# Setup

In [None]:
%pip install -qU langchain-cohere langchain-community langchain-core==0.2.40 langchain-openai langchain-qdrant
%pip install -qU docx2txt
%pip install -qU IProgress
%pip install -qU ipywidgets
%pip install -qU pymupdf
%pip install -qU python-dotenv
%pip install -qU ragas==0.1.20
%pip install -qU tqdm
%pip install -qU unstructured 

In [None]:
# Get environment variables

import os
from dotenv import load_dotenv
import uuid

# Load environment variables from .env file
load_dotenv()

# Utilities

In [None]:
from langchain_community.document_loaders import DirectoryLoader 
from langchain_community.document_loaders import PyMuPDFLoader

def process_directory(path: str, glob: str, loader_cls: str, use_multithreading=True):
	
	loader = DirectoryLoader(path=path, glob=glob, show_progress=True, loader_cls=loader_cls, use_multithreading=use_multithreading)

++++++++

Problem details: Carry on the LangChain setup notebook from its last line. The material below is not needed for this.

++++++++

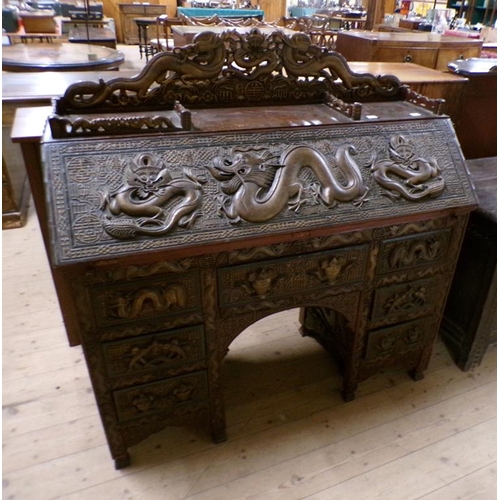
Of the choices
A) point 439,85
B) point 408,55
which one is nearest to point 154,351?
point 439,85

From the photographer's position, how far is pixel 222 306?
1.22 m

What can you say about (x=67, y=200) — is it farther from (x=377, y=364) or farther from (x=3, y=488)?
(x=377, y=364)

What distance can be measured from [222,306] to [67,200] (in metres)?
0.49

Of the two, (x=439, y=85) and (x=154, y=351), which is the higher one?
(x=439, y=85)

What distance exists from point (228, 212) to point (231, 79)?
1.79ft

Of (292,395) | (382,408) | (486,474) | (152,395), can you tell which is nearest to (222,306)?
(152,395)

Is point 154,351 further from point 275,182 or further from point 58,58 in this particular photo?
point 58,58

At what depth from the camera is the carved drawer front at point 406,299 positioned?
144 centimetres

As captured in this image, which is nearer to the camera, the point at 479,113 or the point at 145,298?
the point at 145,298

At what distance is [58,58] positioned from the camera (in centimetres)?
272

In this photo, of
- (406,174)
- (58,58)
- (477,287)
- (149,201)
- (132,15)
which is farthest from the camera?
(132,15)

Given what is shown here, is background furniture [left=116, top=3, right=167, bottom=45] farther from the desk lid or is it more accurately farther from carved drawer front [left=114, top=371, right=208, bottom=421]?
carved drawer front [left=114, top=371, right=208, bottom=421]

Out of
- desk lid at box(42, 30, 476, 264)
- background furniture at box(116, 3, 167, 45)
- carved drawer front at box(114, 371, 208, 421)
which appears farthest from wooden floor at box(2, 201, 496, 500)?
background furniture at box(116, 3, 167, 45)

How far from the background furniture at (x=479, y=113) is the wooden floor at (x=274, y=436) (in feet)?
3.83
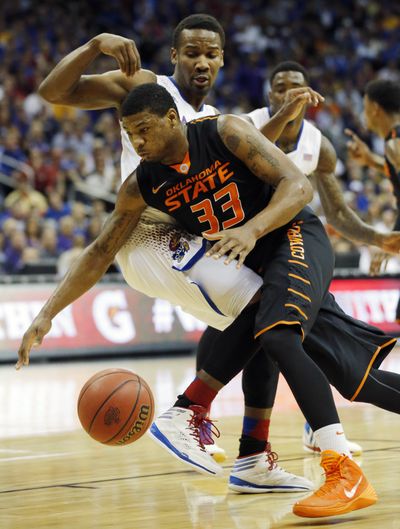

++++++++

Reply:
	
	docs = loader.load()
	
	return docs


def test_process_directory():
	docs = []
	
	docs_pdf = process_directory('docs/', '**/*.pdf', PyMuPDFLoader, True)
	
	docs.extend(docs_pdf)
	print(len(docs))

test_process_directory()

In [None]:
# Create embeddings using OpenAI

from langchain_openai import OpenAIEmbeddings

def create_embeddings_openai(model='text-embedding-ada-002') -> OpenAIEmbeddings:

	# Initialize the OpenAIEmbeddings class
	embeddings = OpenAIEmbeddings(model=model)

	return embeddings

#####

def test_create_embeddings_openai():
	text = 'What is the annual revenue of Uber?'
	embeddings = create_embeddings_openai()
	vector = embeddings.embed_query(text)
	print(vector)
	return embeddings

test_create_embeddings_openai()

In [None]:
# Create a text splitter using recursive character text splitter

# https://python.langchain.com/v0.1/docs/modules/data_connection/document_transformers/recursive_text_splitter/

from langchain.text_splitter import RecursiveCharacterTextSplitter

def chunk_docs_recursive(docs: list, chunk_size=500, chunk_overlap=50) -> list:

	text_splitter = RecursiveCharacterTextSplitter(chunk_size=chunk_size, chunk_overlap=chunk_overlap)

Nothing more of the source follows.